Records shown =
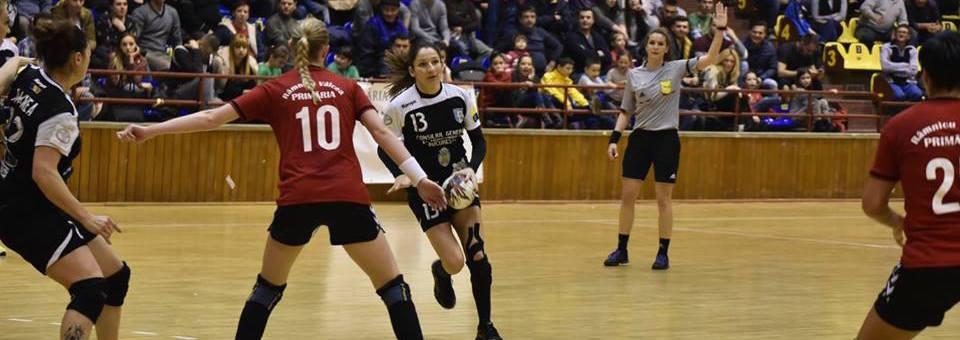 """Patru echipe de handbal feminin se vor întâlni la Memorialul """"Tiberiu Rusu"""" de la Cluj"""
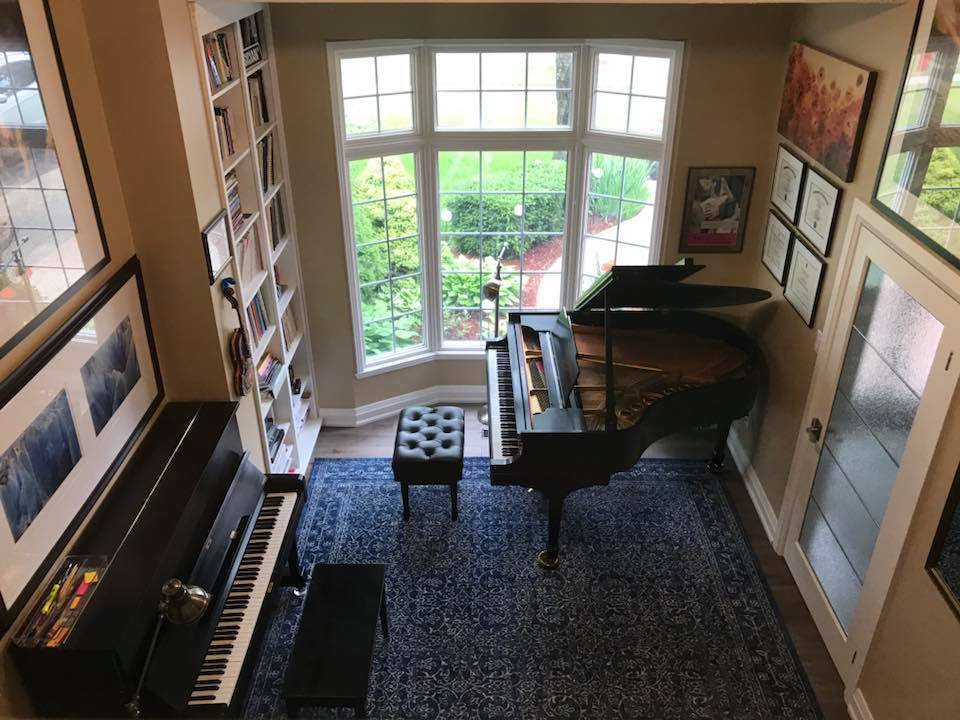 Free Ebooks - Here are two ebooks on practicing that I've written over the past few years. They are free to download, read, and send to your friends. Enjoy!
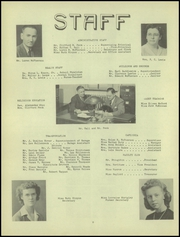 Page 10, 1945 Edition, Newark Valley Central High School - Cardinal Yearbook (Newark Valley, NY) online yearbook collection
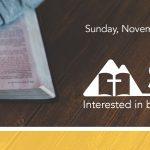 DIscover SMCC Nov 12 web banner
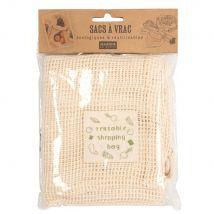 Ecru cotton net bag (x2) (16x22x0cm) - Maisons du Monde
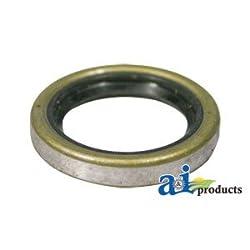 John Deere Seal Part No: A-AE53175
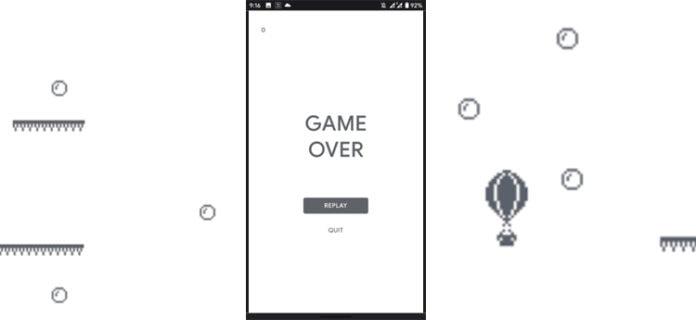nuevo juego play store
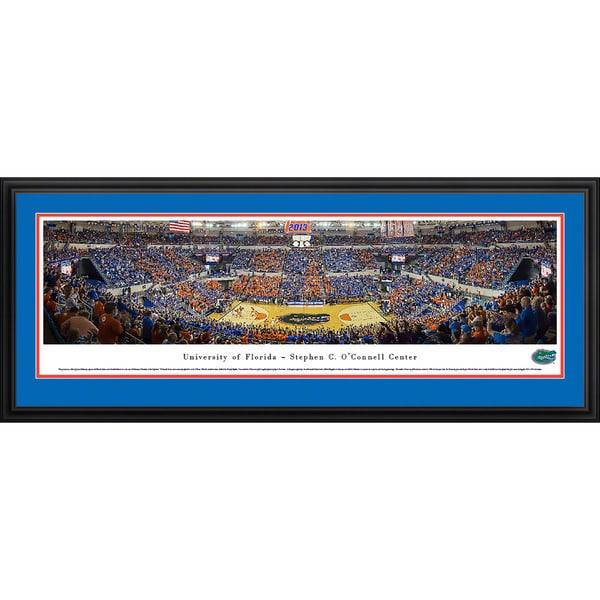 Blakeway Panoramas Florida Basketball Framed Print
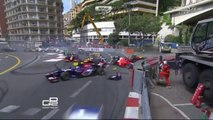 GP2 Crashes 2013 part 1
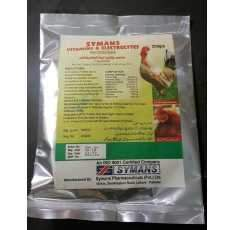VITAMINS &  ELECTROLYTES (Water Soluble Powder) - 250G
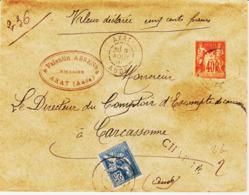 France, De AXAT ( Aude ) En 1901 Mixte Sage Et Mouchon Chargé Tarif 65 C  Tb - Marcophilie (Lettres)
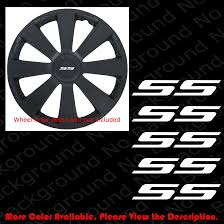 For 5 Pc X Chevrolet Chevy Bowtie Die Cut Vinyl Decal Car Wheel Cap Camaro Ss Rc113 Car Stickers Aliexpress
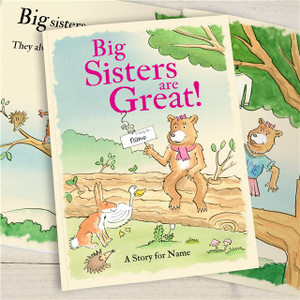 Big Sisters Are Great Personalised Story book from Something Personal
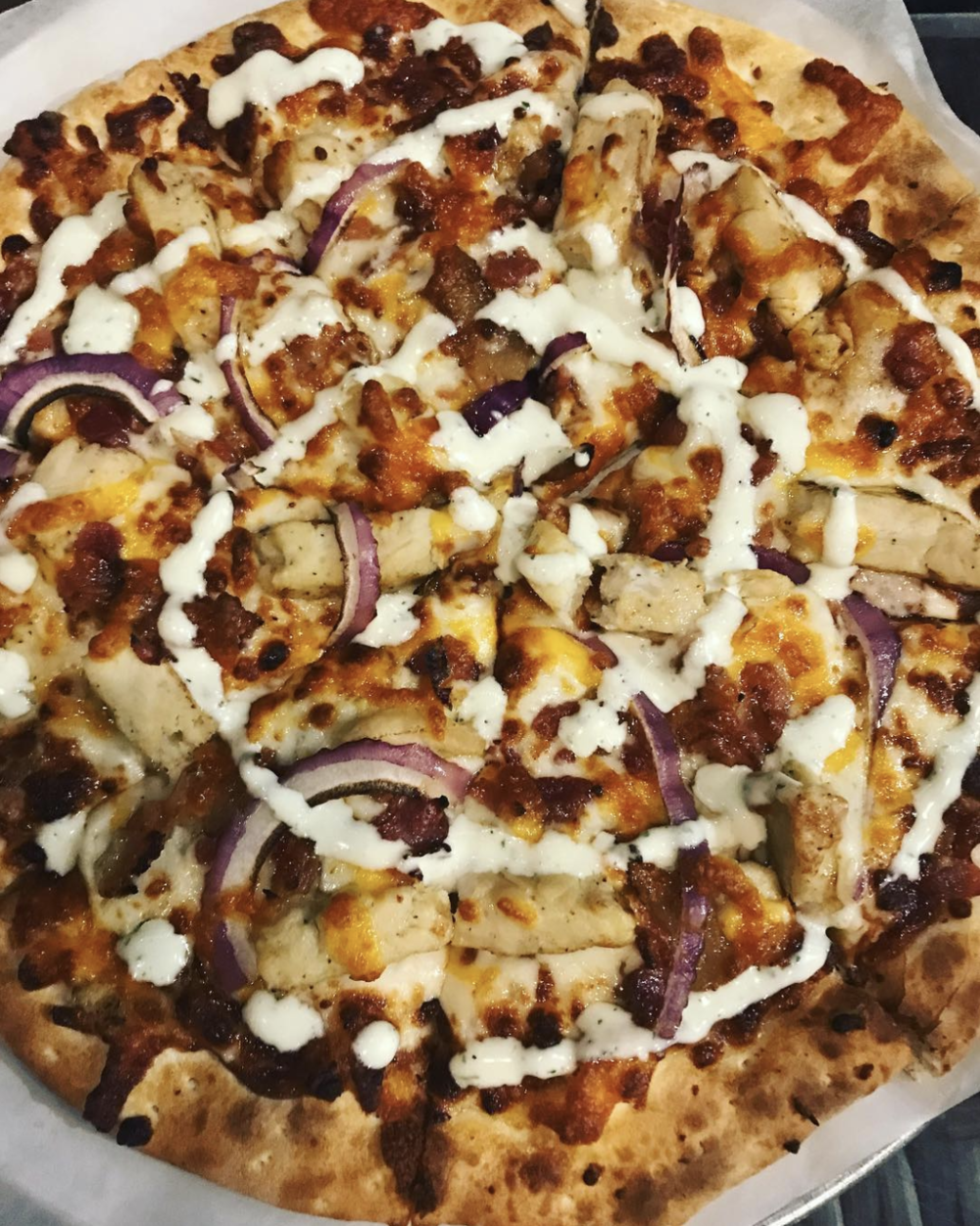 Chicken bacon ranch pizza was on special at @backyardonbell last week.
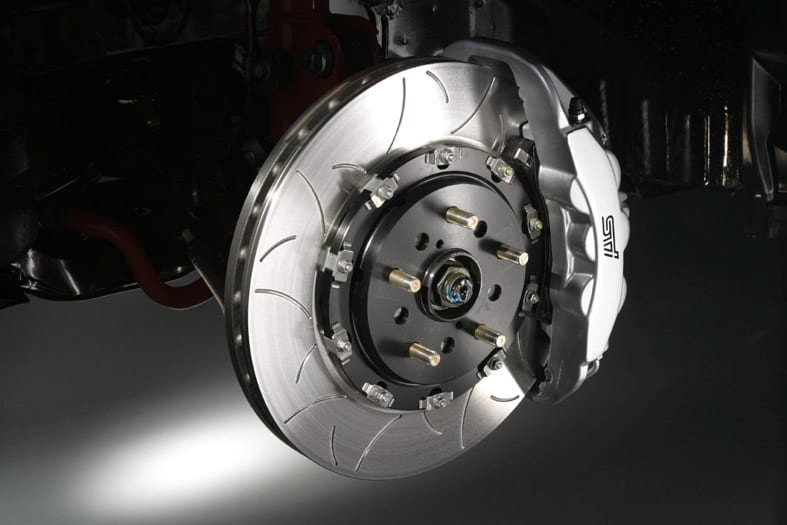 Give Your Wheels a Brake!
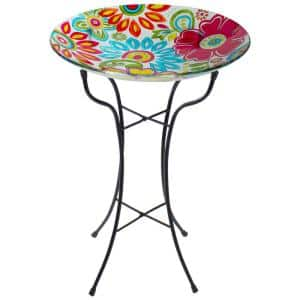 18 in. Pastel Pink and Blue Flowers Hand Painted Glass Outdoor Patio Bird Bath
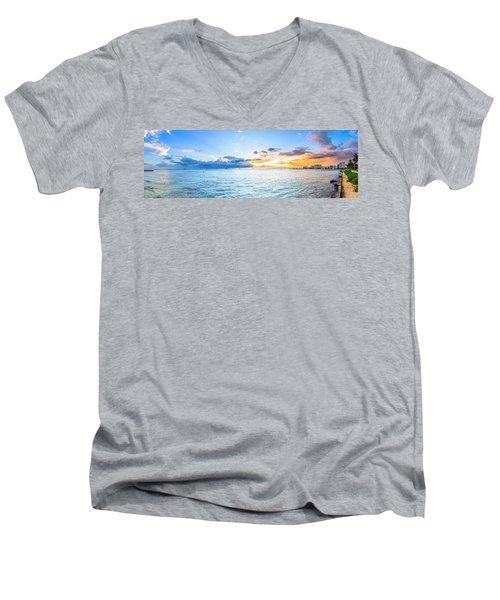 Waikiki Sunset After An Afternoon Thunderstorm Men's V-Neck T-Shirt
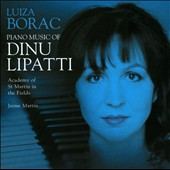 Piano Music of Dinu Lipatti / Luiza Borac, piano
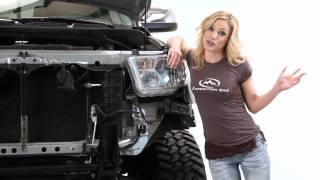 getlinkyoutube.com-Expedition One 2008+ Tundra Front Winch Bumper, and Rear Bumper Install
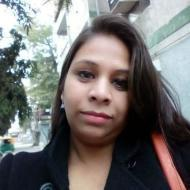 Leena Tailoring trainer in Delhi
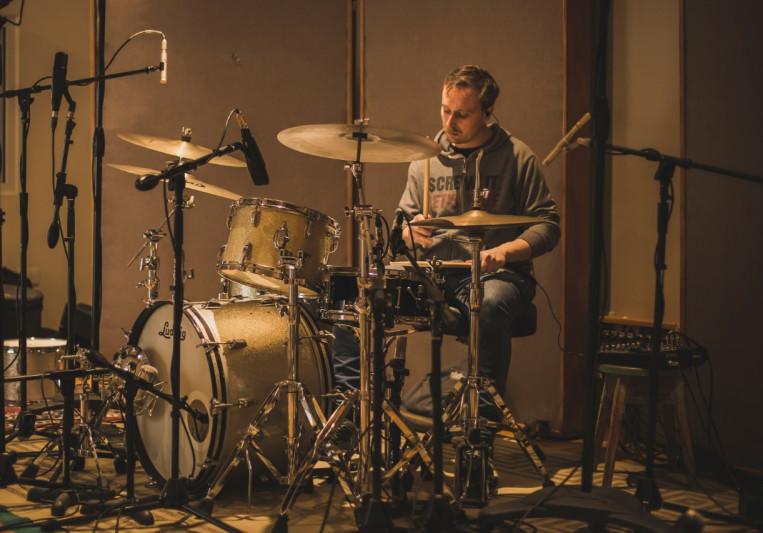 Germán Heffner on SoundBetter
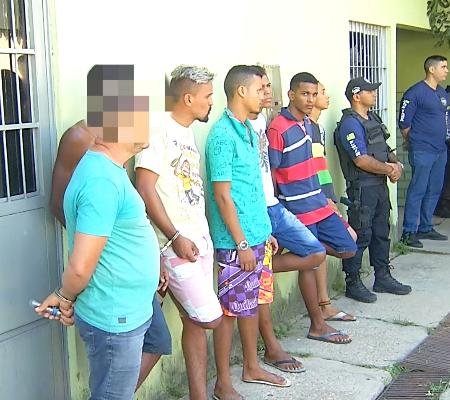 Resultado de imagem para Polícia prende do Piauí seis acusados de assaltar coronel da PM do Maranhão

The problem = Each entry must be reproduced word for word, and any image among them left out.

Reply =
 """Patru echipe de handbal feminin se vor întâlni la Memorialul """"Tiberiu Rusu"""" de la Cluj"""
 Free Ebooks - Here are two ebooks on practicing that I've written over the past few years. They are free to download, read, and send to your friends. Enjoy!
 Page 10, 1945 Edition, Newark Valley Central High School - Cardinal Yearbook (Newark Valley, NY) online yearbook collection
 DIscover SMCC Nov 12 web banner
 Ecru cotton net bag (x2) (16x22x0cm) - Maisons du Monde
 John Deere Seal Part No: A-AE53175
nuevo juego play store
 Blakeway Panoramas Florida Basketball Framed Print
 GP2 Crashes 2013 part 1
VITAMINS &  ELECTROLYTES (Water Soluble Powder) - 250G
 France, De AXAT ( Aude ) En 1901 Mixte Sage Et Mouchon Chargé Tarif 65 C  Tb - Marcophilie (Lettres)
 For 5 Pc X Chevrolet Chevy Bowtie Die Cut Vinyl Decal Car Wheel Cap Camaro Ss Rc113 Car Stickers Aliexpress
 Big Sisters Are Great Personalised Story book from Something Personal
 Chicken bacon ranch pizza was on special at @backyardonbell last week.
 Give Your Wheels a Brake!
 18 in. Pastel Pink and Blue Flowers Hand Painted Glass Outdoor Patio Bird Bath
 Waikiki Sunset After An Afternoon Thunderstorm Men's V-Neck T-Shirt
 Piano Music of Dinu Lipatti / Luiza Borac, piano
 getlinkyoutube.com-Expedition One 2008+ Tundra Front Winch Bumper, and Rear Bumper Install
 Leena Tailoring trainer in Delhi
 Germán Heffner on SoundBetter
 Resultado de imagem para Polícia prende do Piauí seis acusados de assaltar coronel da PM do Maranhão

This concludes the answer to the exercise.